Bahkan Eko mengatakan, masih mempelajarai berbagai referensi mengenai sejarah panjang persoalan Baloi kolam sejak awal mulanya.
Dalam konferensi pers bersama dengan Kadin Kepri, Eko Sasonto Budianto menyampikan, bahwa lokasi Baloi kolam dahulunya dikenal sebagai kawasan tangkapan air dan waduk air bersih.
Belakangan pada tahun 2004 sudah dialokasikan ke 12 perusahaan.
"Sejarahnya cukup panjang karena lokasi tersebut merupakan lahan yang tidak dapat dibangun karena ada waduk namun sudah dilakukan pertukaran lokasi ke tembesi dan pada tahun 2004 dialokasikan ke 12 perusahaan" ujar Eko Susanto, Rabu (20/7/2016) di Marketing center BP Batam.

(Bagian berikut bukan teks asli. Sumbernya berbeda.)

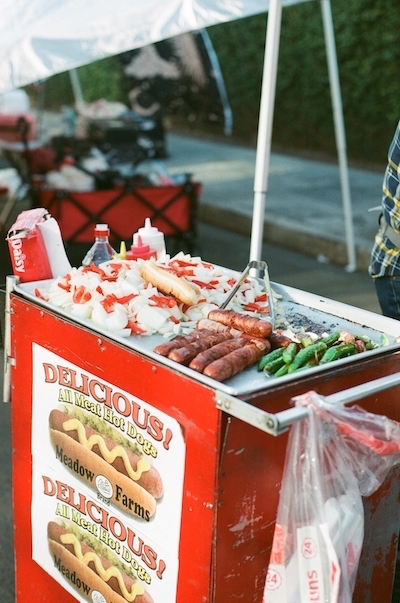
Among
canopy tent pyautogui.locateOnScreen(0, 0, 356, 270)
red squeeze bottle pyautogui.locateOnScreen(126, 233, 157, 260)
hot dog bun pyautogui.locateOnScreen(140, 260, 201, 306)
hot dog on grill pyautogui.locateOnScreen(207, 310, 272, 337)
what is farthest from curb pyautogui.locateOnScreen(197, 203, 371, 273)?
hot dog on grill pyautogui.locateOnScreen(207, 310, 272, 337)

Saat ini BP Batam masih bersifat netral karena 12 perusahaan juga belum memperlihatkan SKAPE (Surat Keputusan) dan SPJ (Surat perjanjian) dan masyarakat Baloi yang mempunyai KTP Batam juga belum aturan hukum juga tidak dapat menempati lokasi tersebut
Kemudian persoalan juga bahwa jika masyarakat di Baloi dipindahkan, lokasi pemidahan harus juga diperhitungkan.
"Saya masih bersifat netral karena 12 perusahaan juga belum menperlihatkan SKEP dan SPJ, jika masyarakat di sana akan dipindahkan maka akan dipindahkan kemana itu juga jadi persoalan,” kata Eko.
Persoalan ini juga tidak bisa selesai dalam waktu satu atau dua hari, lalu jika perpindahan lokasi di Baloi juga tidak sesuai kajian hukum maka uang WTO dalat dikembalikan ke perusahaan.